— start of INFORMATION SUPPLIED —
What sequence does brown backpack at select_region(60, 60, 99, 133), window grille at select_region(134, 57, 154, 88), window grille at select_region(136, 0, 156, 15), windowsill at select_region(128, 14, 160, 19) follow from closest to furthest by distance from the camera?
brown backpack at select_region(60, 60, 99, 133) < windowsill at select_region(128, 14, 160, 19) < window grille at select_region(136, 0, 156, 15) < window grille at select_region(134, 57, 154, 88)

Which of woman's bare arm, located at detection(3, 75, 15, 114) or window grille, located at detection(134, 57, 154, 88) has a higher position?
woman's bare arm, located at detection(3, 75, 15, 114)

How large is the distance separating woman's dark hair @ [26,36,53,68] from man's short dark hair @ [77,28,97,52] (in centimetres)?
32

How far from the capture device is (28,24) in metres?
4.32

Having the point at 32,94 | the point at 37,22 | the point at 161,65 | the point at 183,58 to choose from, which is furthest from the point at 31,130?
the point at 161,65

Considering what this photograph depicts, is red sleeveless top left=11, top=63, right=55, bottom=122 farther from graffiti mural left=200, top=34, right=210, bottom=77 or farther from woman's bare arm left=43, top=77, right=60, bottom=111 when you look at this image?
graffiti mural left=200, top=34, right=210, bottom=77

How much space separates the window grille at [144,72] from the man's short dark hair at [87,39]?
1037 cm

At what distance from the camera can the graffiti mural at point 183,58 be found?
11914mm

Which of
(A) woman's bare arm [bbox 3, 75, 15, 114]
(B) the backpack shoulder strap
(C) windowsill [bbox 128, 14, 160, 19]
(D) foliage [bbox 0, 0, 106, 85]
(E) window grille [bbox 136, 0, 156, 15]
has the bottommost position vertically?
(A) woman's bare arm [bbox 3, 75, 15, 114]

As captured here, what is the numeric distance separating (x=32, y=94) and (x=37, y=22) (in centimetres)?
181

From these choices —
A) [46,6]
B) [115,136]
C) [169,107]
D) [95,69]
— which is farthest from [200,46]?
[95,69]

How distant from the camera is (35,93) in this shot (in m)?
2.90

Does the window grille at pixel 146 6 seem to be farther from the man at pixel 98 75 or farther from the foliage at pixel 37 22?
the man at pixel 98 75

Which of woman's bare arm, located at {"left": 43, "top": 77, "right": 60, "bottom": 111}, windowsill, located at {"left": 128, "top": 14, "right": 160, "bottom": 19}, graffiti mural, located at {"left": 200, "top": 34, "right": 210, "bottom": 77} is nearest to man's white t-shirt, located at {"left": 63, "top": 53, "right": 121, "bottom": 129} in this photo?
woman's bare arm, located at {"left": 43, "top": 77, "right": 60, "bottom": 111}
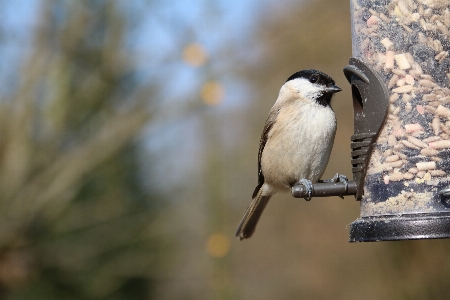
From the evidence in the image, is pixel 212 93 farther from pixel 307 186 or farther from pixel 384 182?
pixel 384 182

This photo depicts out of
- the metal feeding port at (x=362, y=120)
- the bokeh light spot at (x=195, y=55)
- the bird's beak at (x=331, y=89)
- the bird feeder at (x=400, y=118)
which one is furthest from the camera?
the bokeh light spot at (x=195, y=55)

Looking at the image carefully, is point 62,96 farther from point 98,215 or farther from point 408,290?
point 408,290

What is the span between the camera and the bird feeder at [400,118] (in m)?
3.51

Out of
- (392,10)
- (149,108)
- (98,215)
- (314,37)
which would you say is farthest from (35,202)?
(392,10)

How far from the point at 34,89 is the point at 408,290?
5485 millimetres

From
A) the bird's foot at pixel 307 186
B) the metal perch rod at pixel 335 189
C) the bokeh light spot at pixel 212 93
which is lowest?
the bird's foot at pixel 307 186

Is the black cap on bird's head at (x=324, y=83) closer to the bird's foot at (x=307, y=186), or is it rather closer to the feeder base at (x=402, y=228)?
the bird's foot at (x=307, y=186)

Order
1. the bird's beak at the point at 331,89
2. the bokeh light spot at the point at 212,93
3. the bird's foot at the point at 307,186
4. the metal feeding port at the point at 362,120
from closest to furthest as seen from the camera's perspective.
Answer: the metal feeding port at the point at 362,120 → the bird's foot at the point at 307,186 → the bird's beak at the point at 331,89 → the bokeh light spot at the point at 212,93

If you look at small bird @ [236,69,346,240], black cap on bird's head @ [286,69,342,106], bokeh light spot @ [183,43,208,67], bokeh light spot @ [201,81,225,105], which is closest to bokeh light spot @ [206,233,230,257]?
bokeh light spot @ [201,81,225,105]

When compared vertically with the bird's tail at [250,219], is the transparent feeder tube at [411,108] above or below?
above

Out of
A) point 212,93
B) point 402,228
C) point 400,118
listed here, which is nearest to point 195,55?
point 212,93

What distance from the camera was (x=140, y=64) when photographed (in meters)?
6.64

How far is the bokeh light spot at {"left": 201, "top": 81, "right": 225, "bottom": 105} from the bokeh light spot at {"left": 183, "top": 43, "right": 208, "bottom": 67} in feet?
0.87

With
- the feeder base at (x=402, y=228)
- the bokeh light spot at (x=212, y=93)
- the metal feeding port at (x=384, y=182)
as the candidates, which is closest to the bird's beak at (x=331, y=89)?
the metal feeding port at (x=384, y=182)
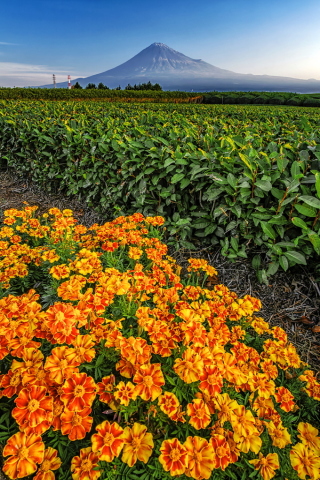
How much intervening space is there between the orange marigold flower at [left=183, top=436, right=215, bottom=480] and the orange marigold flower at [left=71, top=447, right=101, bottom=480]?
13.1 inches

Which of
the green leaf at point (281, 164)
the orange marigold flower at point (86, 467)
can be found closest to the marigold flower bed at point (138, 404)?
the orange marigold flower at point (86, 467)

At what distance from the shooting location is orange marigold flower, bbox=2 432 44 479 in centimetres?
88

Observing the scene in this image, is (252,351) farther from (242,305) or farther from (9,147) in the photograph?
(9,147)

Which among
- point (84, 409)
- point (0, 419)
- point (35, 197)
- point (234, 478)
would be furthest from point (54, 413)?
point (35, 197)

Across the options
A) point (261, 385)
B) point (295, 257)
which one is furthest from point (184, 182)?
point (261, 385)

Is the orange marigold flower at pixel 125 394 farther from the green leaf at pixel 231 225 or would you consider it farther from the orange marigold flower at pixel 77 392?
the green leaf at pixel 231 225

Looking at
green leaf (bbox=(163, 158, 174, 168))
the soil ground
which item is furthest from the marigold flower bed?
green leaf (bbox=(163, 158, 174, 168))

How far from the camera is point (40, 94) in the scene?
1830 centimetres

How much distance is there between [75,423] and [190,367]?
0.48 meters

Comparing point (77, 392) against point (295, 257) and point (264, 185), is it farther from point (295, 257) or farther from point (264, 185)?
point (264, 185)

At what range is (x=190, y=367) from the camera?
3.80 feet

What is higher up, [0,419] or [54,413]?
[54,413]

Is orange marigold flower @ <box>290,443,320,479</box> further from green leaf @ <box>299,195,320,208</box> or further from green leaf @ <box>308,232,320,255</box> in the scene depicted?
green leaf @ <box>299,195,320,208</box>

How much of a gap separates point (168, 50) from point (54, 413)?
171704mm
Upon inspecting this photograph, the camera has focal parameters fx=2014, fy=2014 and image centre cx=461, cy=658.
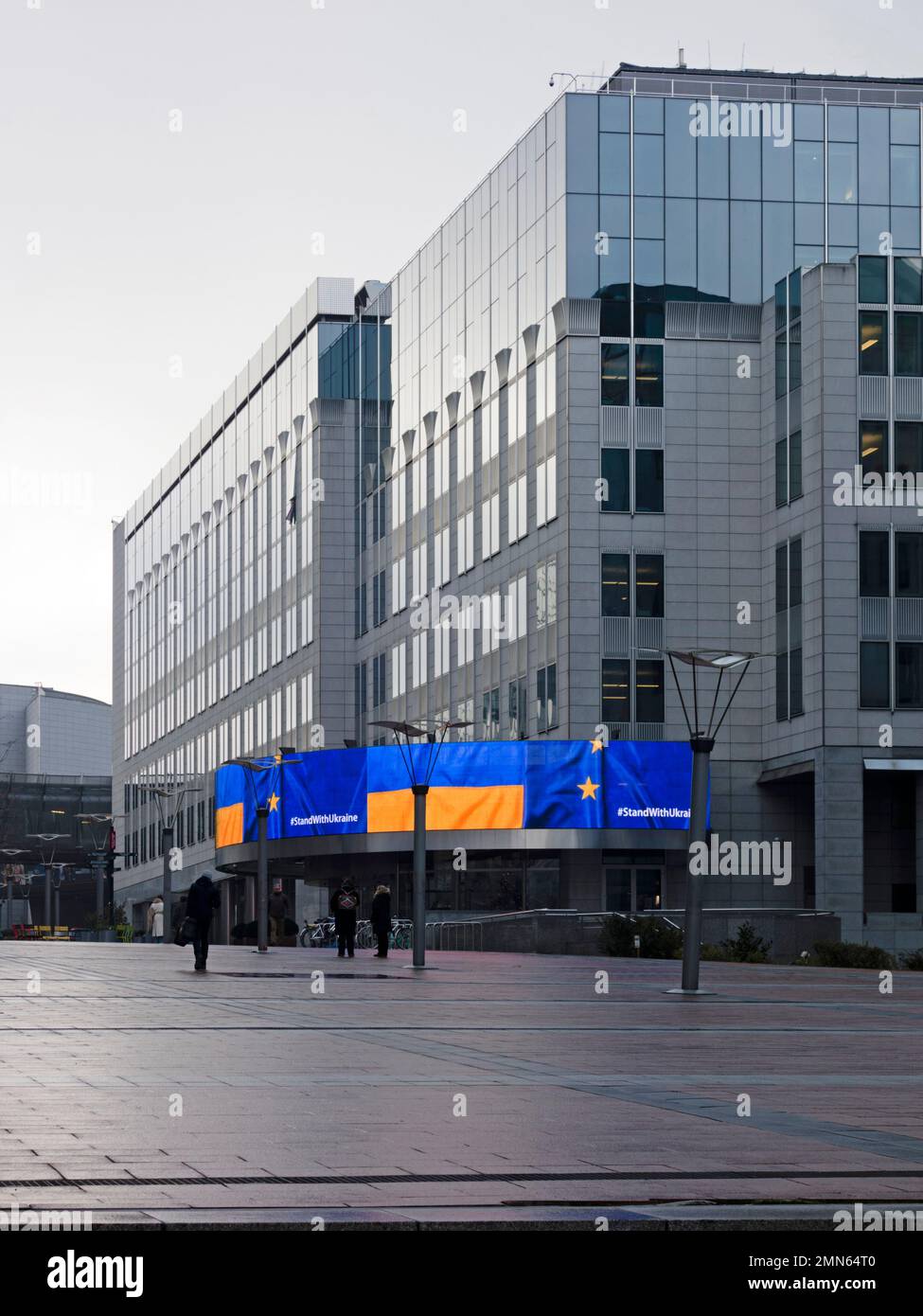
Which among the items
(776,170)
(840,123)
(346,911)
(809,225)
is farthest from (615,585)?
(346,911)

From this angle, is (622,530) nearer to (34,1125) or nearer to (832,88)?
(832,88)

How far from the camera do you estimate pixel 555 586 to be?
2741 inches

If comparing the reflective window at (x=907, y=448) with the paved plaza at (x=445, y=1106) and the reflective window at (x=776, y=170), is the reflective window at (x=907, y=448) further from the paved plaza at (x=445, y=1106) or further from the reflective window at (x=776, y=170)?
the paved plaza at (x=445, y=1106)

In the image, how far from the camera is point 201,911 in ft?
125

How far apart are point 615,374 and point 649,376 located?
125 centimetres

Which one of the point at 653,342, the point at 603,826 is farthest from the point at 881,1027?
the point at 653,342

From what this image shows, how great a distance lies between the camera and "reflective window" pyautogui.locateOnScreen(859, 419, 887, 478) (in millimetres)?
64000

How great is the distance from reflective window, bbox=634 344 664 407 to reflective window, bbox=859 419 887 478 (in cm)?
860

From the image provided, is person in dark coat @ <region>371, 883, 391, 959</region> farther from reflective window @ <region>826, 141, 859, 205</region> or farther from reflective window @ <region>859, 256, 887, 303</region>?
reflective window @ <region>826, 141, 859, 205</region>

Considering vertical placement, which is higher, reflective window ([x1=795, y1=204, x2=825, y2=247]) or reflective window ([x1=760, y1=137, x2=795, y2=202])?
reflective window ([x1=760, y1=137, x2=795, y2=202])

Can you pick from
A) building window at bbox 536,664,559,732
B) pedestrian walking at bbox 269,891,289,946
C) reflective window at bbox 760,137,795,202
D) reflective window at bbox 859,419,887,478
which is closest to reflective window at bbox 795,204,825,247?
reflective window at bbox 760,137,795,202

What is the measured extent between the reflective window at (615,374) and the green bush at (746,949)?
25.1m

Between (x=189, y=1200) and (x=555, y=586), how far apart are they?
61.1 meters

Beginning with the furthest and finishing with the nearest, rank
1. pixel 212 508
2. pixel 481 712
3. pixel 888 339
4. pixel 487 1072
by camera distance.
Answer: pixel 212 508, pixel 481 712, pixel 888 339, pixel 487 1072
— end of INFORMATION SUPPLIED —
INSTRUCTIONS TO FOLLOW ▸ Reproduce the records word for word, starting at their first line and stopping after the line that contains "brown backpack at select_region(60, 60, 99, 133) <".

OUTPUT OF THE TASK ▸
What sequence does brown backpack at select_region(60, 60, 99, 133), window grille at select_region(134, 57, 154, 88), window grille at select_region(136, 0, 156, 15), windowsill at select_region(128, 14, 160, 19) follow from closest to furthest by distance from the camera?
brown backpack at select_region(60, 60, 99, 133) < windowsill at select_region(128, 14, 160, 19) < window grille at select_region(136, 0, 156, 15) < window grille at select_region(134, 57, 154, 88)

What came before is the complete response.